Extracted information:
————

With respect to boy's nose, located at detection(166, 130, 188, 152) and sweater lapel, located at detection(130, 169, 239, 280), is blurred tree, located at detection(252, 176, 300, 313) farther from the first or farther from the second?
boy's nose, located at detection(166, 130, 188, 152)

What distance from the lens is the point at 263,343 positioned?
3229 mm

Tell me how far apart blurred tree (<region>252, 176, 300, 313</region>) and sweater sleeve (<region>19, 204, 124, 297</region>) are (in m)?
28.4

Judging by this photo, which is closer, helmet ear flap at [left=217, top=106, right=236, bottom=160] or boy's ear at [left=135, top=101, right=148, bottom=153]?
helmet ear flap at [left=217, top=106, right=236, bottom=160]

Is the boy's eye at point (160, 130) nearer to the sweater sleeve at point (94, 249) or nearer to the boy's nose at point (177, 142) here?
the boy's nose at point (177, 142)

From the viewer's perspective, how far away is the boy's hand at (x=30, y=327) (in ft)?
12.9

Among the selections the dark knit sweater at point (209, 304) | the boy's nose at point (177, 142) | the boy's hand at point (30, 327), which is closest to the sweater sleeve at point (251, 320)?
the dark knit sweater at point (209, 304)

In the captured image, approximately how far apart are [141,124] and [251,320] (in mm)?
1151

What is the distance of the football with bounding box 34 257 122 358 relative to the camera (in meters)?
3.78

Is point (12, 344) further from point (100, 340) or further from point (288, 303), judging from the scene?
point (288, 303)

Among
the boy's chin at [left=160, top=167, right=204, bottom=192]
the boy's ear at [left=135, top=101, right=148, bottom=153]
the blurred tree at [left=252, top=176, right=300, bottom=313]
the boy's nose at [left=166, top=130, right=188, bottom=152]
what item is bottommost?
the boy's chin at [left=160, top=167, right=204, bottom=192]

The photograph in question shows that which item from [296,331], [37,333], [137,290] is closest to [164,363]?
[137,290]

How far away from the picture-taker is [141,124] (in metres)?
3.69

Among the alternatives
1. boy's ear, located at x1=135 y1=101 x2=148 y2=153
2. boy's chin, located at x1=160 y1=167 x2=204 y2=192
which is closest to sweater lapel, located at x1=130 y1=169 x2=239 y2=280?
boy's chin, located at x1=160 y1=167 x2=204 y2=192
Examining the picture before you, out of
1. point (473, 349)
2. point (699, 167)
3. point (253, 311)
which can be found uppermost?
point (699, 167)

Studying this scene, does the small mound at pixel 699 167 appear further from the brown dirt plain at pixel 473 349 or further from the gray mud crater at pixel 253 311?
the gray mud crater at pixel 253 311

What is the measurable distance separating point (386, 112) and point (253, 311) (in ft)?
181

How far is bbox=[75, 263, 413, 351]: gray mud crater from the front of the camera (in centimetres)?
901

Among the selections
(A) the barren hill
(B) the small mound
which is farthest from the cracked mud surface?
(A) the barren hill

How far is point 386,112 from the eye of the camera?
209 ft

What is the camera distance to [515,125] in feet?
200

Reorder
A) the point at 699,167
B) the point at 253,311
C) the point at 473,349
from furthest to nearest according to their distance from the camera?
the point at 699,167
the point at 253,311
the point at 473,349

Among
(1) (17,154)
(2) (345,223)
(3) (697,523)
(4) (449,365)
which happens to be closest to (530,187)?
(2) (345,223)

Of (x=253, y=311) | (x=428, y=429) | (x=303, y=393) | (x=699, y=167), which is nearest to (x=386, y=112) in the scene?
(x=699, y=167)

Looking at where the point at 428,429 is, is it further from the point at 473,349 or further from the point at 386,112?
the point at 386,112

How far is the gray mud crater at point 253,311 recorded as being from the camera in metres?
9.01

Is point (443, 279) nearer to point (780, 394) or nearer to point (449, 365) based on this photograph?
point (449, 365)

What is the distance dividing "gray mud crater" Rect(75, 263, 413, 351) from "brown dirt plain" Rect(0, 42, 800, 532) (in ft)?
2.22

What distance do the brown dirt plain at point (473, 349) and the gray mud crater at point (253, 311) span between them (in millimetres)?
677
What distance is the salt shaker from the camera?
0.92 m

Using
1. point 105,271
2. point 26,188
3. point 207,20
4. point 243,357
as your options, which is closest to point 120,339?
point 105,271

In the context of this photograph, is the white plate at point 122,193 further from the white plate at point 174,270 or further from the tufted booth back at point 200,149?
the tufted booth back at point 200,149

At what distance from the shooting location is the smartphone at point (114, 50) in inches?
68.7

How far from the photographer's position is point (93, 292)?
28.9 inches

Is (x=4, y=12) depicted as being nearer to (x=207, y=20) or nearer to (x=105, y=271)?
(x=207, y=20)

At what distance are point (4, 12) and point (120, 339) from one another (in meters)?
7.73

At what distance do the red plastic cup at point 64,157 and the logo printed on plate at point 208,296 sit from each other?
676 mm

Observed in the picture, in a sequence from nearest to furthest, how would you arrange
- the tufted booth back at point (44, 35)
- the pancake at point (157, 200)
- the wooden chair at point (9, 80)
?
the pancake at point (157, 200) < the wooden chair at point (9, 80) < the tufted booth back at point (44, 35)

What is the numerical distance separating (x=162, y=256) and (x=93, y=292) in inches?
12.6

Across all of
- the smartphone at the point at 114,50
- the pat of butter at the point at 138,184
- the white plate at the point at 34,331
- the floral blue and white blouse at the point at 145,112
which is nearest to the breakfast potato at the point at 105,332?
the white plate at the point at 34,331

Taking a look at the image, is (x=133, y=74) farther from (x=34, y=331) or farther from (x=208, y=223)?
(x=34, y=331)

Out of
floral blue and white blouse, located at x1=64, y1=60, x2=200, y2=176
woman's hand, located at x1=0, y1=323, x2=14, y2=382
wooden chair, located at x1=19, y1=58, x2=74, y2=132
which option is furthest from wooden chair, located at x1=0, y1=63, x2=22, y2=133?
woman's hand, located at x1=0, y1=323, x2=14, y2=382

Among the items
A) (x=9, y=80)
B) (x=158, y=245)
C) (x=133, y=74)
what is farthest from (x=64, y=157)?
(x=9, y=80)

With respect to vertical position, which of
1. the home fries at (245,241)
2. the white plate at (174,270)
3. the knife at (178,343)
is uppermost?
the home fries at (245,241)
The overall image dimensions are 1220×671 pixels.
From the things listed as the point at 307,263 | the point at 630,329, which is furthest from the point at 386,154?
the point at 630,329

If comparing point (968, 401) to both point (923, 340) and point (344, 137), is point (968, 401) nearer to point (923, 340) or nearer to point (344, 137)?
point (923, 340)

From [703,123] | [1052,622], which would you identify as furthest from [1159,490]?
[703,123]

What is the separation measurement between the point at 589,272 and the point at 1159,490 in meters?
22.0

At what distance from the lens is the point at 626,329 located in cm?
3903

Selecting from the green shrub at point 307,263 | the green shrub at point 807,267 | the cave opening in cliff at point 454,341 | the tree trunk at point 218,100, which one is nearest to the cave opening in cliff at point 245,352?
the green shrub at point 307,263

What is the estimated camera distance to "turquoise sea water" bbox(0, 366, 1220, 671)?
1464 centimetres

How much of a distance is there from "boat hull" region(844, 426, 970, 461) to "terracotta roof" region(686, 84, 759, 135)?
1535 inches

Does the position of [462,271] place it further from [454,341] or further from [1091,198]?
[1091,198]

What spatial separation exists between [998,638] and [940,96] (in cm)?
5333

————

Task instructions: Go through the records and print each one exactly.

Full solution:
With respect to boy's nose, located at detection(166, 130, 188, 152) and sweater lapel, located at detection(130, 169, 239, 280), is blurred tree, located at detection(252, 176, 300, 313) farther from the first or farther from the second?
boy's nose, located at detection(166, 130, 188, 152)

What distance from the lens is the point at 263,343 positioned?
3229 mm

Tell me how far apart blurred tree (<region>252, 176, 300, 313</region>) and sweater sleeve (<region>19, 204, 124, 297</region>) are (in m)?
28.4

Judging by this photo, which is closer, helmet ear flap at [left=217, top=106, right=236, bottom=160] or boy's ear at [left=135, top=101, right=148, bottom=153]?
helmet ear flap at [left=217, top=106, right=236, bottom=160]

Is the boy's eye at point (160, 130) nearer to the sweater sleeve at point (94, 249) or nearer to the boy's nose at point (177, 142) here?
the boy's nose at point (177, 142)

From the viewer's perspective, how far away is the boy's hand at (x=30, y=327) (in ft)?
12.9

Among the selections the dark knit sweater at point (209, 304) | the boy's nose at point (177, 142) | the boy's hand at point (30, 327), which is closest to the sweater sleeve at point (251, 320)?
the dark knit sweater at point (209, 304)

In the captured image, approximately how far apart are [141,124] and [251,320] (in mm)?
1151

What is the distance of the football with bounding box 34 257 122 358 relative to the camera (in meters)?
3.78

Is point (12, 344) further from point (100, 340) or further from point (288, 303), judging from the scene?
point (288, 303)

Among
the boy's chin at [left=160, top=167, right=204, bottom=192]
the boy's ear at [left=135, top=101, right=148, bottom=153]
the blurred tree at [left=252, top=176, right=300, bottom=313]
the boy's nose at [left=166, top=130, right=188, bottom=152]
what item is bottommost?
the boy's chin at [left=160, top=167, right=204, bottom=192]

The photograph in question shows that which item from [296,331], [37,333], [137,290] is closest to [164,363]?
[137,290]

How far away from the picture-taker is [141,124] (in metres)?
3.69

Among the alternatives
1. boy's ear, located at x1=135 y1=101 x2=148 y2=153
2. boy's chin, located at x1=160 y1=167 x2=204 y2=192
which is closest to sweater lapel, located at x1=130 y1=169 x2=239 y2=280?
boy's chin, located at x1=160 y1=167 x2=204 y2=192
Examining the picture before you, out of
1. point (473, 349)
2. point (699, 167)
3. point (253, 311)
which can be found uppermost?
point (699, 167)

Studying this scene, does the small mound at pixel 699 167 appear further from the brown dirt plain at pixel 473 349 or further from the gray mud crater at pixel 253 311?
the gray mud crater at pixel 253 311

What is the measurable distance separating point (386, 112) and point (253, 311) (in ft)?
181

How far is bbox=[75, 263, 413, 351]: gray mud crater from the front of the camera (in centimetres)?
901

Among the selections
(A) the barren hill
(B) the small mound
which is farthest from the cracked mud surface?
(A) the barren hill

How far is point 386,112 from the eye of the camera?
209 ft

What is the camera distance to [515,125] in feet?
200

Reorder
A) the point at 699,167
B) the point at 253,311
C) the point at 473,349
from furthest to nearest according to their distance from the camera?
the point at 699,167
the point at 253,311
the point at 473,349

Among
(1) (17,154)
(2) (345,223)
(3) (697,523)
(4) (449,365)
which happens to be closest to (530,187)?
(2) (345,223)

Of (x=253, y=311) | (x=428, y=429) | (x=303, y=393) | (x=699, y=167), which is nearest to (x=386, y=112) in the scene?
(x=699, y=167)

Looking at where the point at 428,429 is, is it further from the point at 473,349 or further from the point at 386,112?
the point at 386,112

How far is the gray mud crater at point 253,311 recorded as being from the camera in metres?
9.01

Is point (443, 279) nearer to point (780, 394) or nearer to point (449, 365) based on this photograph?
point (449, 365)

What is the distance dividing "gray mud crater" Rect(75, 263, 413, 351) from "brown dirt plain" Rect(0, 42, 800, 532) (in ft)?
2.22

What distance do the brown dirt plain at point (473, 349) and the gray mud crater at point (253, 311) span between them (in millimetres)?
677
What distance is the salt shaker from the camera?
0.92 m

Using
1. point 105,271
2. point 26,188
3. point 207,20
4. point 243,357
as your options, which is closest to point 120,339?
point 105,271

In the context of this photograph, is the white plate at point 122,193 further from the white plate at point 174,270 or further from the tufted booth back at point 200,149?
the tufted booth back at point 200,149

At what distance from the shooting location is the smartphone at point (114, 50) in inches?
68.7

How far from the photographer's position is point (93, 292)?
28.9 inches

Is (x=4, y=12) depicted as being nearer to (x=207, y=20) or nearer to (x=105, y=271)?
(x=207, y=20)

At what distance are point (4, 12) and point (120, 339) from one another (in meters)?
7.73

At what distance do the red plastic cup at point 64,157 and the logo printed on plate at point 208,296 sit from each other?
676 mm

Observed in the picture, in a sequence from nearest to furthest, how would you arrange
- the tufted booth back at point (44, 35)
- the pancake at point (157, 200)
- the wooden chair at point (9, 80)
?
the pancake at point (157, 200) < the wooden chair at point (9, 80) < the tufted booth back at point (44, 35)

What is the numerical distance separating (x=162, y=256) and (x=93, y=292) in inches?
12.6

Across all of
- the smartphone at the point at 114,50
- the pat of butter at the point at 138,184
- the white plate at the point at 34,331
- the floral blue and white blouse at the point at 145,112
which is nearest to the breakfast potato at the point at 105,332?
the white plate at the point at 34,331

Taking a look at the image, is (x=133, y=74) farther from (x=34, y=331) or farther from (x=208, y=223)?
(x=34, y=331)

Out of
floral blue and white blouse, located at x1=64, y1=60, x2=200, y2=176
woman's hand, located at x1=0, y1=323, x2=14, y2=382
wooden chair, located at x1=19, y1=58, x2=74, y2=132
which option is furthest from wooden chair, located at x1=0, y1=63, x2=22, y2=133?
woman's hand, located at x1=0, y1=323, x2=14, y2=382

Among the items
A) (x=9, y=80)
B) (x=158, y=245)
C) (x=133, y=74)
what is farthest from (x=64, y=157)?
(x=9, y=80)

With respect to vertical position, which of
1. the home fries at (245,241)
2. the white plate at (174,270)
3. the knife at (178,343)
is uppermost?
the home fries at (245,241)
The overall image dimensions are 1220×671 pixels.
From the things listed as the point at 307,263 | the point at 630,329, which is furthest from the point at 386,154?
the point at 630,329

If comparing point (968, 401) to both point (923, 340) and point (344, 137), is point (968, 401) nearer to point (923, 340) or nearer to point (344, 137)?
point (923, 340)

From [703,123] | [1052,622], which would you identify as furthest from [1159,490]?
[703,123]

What is the separation measurement between the point at 589,272 and the point at 1159,490 in meters?
22.0

At what distance from the lens is the point at 626,329 located in cm?
3903

Selecting from the green shrub at point 307,263 | the green shrub at point 807,267 | the cave opening in cliff at point 454,341 | the tree trunk at point 218,100, which one is nearest to the cave opening in cliff at point 245,352?
the green shrub at point 307,263

What is the estimated camera distance to "turquoise sea water" bbox(0, 366, 1220, 671)?
1464 centimetres

How much of a distance is there from "boat hull" region(844, 426, 970, 461) to "terracotta roof" region(686, 84, 759, 135)?
1535 inches

Does the position of [462,271] place it further from [454,341] or further from [1091,198]?
[1091,198]

What spatial separation exists between [998,638] and [940,96] (in cm)?
5333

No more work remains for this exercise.